SUPPLIED DATA »
####
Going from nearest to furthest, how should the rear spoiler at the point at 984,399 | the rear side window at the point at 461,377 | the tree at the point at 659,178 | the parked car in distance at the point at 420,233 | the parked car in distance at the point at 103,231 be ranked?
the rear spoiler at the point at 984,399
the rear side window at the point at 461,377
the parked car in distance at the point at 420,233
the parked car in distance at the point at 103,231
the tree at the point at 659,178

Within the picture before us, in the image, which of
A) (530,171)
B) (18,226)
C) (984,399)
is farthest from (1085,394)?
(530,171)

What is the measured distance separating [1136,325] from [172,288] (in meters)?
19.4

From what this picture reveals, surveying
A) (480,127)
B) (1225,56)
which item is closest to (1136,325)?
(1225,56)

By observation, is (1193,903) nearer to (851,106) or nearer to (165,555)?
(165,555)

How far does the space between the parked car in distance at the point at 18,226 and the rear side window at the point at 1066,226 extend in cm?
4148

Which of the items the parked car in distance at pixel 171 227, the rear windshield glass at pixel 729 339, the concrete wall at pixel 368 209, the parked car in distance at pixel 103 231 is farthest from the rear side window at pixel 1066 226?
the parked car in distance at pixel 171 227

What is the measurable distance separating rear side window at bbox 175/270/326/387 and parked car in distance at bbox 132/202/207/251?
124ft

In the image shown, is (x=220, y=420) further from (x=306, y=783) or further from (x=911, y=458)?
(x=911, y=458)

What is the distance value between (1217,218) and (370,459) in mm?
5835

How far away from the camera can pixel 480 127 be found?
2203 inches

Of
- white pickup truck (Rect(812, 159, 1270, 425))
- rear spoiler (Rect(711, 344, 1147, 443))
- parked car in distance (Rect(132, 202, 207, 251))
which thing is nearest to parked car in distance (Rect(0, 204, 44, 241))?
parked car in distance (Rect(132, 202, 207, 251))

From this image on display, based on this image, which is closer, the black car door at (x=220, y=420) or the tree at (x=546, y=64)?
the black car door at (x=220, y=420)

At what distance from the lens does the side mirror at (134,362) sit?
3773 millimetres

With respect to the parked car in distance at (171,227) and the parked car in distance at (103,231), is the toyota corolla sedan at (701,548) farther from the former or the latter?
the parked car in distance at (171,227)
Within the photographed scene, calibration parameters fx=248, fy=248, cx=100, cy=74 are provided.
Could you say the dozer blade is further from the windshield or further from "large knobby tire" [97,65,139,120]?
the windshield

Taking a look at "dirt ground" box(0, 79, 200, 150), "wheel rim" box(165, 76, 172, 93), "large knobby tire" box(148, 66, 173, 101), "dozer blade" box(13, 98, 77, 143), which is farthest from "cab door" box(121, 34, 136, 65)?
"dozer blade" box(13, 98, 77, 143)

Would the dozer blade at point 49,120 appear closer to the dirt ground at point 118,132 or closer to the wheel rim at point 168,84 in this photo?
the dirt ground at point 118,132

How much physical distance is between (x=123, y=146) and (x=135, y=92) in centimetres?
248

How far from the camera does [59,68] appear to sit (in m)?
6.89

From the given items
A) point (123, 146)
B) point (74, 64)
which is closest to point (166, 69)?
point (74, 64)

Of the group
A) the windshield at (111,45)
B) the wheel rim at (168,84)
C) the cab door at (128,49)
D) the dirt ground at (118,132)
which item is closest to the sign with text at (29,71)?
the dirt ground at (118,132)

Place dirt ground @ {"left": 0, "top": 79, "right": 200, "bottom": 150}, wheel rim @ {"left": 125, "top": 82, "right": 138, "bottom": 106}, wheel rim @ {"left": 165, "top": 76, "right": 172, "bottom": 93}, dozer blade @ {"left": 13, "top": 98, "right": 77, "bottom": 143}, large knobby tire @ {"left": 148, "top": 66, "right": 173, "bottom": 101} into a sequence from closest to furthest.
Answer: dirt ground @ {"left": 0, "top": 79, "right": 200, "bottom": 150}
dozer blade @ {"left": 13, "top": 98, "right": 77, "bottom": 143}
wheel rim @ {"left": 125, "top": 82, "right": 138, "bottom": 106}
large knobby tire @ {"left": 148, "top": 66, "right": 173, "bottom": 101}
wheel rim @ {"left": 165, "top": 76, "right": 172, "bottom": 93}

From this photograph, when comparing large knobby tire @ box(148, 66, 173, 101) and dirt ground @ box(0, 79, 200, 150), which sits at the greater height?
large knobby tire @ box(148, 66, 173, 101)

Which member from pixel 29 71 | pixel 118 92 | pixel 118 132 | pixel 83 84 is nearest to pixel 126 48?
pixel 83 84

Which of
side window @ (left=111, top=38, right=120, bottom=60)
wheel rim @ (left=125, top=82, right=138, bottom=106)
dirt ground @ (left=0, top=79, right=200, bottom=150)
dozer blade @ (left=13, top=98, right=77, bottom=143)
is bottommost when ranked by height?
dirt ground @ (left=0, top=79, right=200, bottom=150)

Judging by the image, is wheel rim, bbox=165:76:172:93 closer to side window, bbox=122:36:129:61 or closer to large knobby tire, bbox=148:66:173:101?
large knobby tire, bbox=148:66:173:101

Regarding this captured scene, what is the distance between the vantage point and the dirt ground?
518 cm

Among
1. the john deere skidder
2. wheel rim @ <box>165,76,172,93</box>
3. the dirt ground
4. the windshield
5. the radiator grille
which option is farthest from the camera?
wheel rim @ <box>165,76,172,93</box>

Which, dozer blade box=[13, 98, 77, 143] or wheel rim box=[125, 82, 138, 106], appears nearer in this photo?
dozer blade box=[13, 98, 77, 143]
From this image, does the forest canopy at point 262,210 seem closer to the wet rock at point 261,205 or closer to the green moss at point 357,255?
####
WHAT YOU SHOULD DO » Output the line containing "From this photograph, when" and all lines after it to the end of the records, exactly as given.

ANSWER TO THE EXERCISE »
From this photograph, when comparing large knobby tire @ box(148, 66, 173, 101) and dirt ground @ box(0, 79, 200, 150), which sits at the greater height?
large knobby tire @ box(148, 66, 173, 101)

Which member from pixel 29 71 | pixel 118 92 | pixel 118 132 | pixel 83 84 is nearest to pixel 126 48?
pixel 83 84

Which of
side window @ (left=111, top=38, right=120, bottom=60)
wheel rim @ (left=125, top=82, right=138, bottom=106)
dirt ground @ (left=0, top=79, right=200, bottom=150)
dozer blade @ (left=13, top=98, right=77, bottom=143)
is bottommost when ranked by height?
dirt ground @ (left=0, top=79, right=200, bottom=150)

Judging by the image, is wheel rim, bbox=165:76:172:93 closer to side window, bbox=122:36:129:61 or closer to large knobby tire, bbox=148:66:173:101?
large knobby tire, bbox=148:66:173:101

Regarding this captured scene, what is the distance between the vantage point and the dirt ground?
518 cm

Among
1. the john deere skidder
2. wheel rim @ <box>165,76,172,93</box>
3. the dirt ground
4. the windshield
5. the radiator grille
which option is farthest from the camera?
wheel rim @ <box>165,76,172,93</box>

Which, dozer blade box=[13, 98, 77, 143] or wheel rim box=[125, 82, 138, 106], appears nearer in this photo?
dozer blade box=[13, 98, 77, 143]
From this image, does the forest canopy at point 262,210 seem closer to the wet rock at point 261,205 or closer to the green moss at point 357,255?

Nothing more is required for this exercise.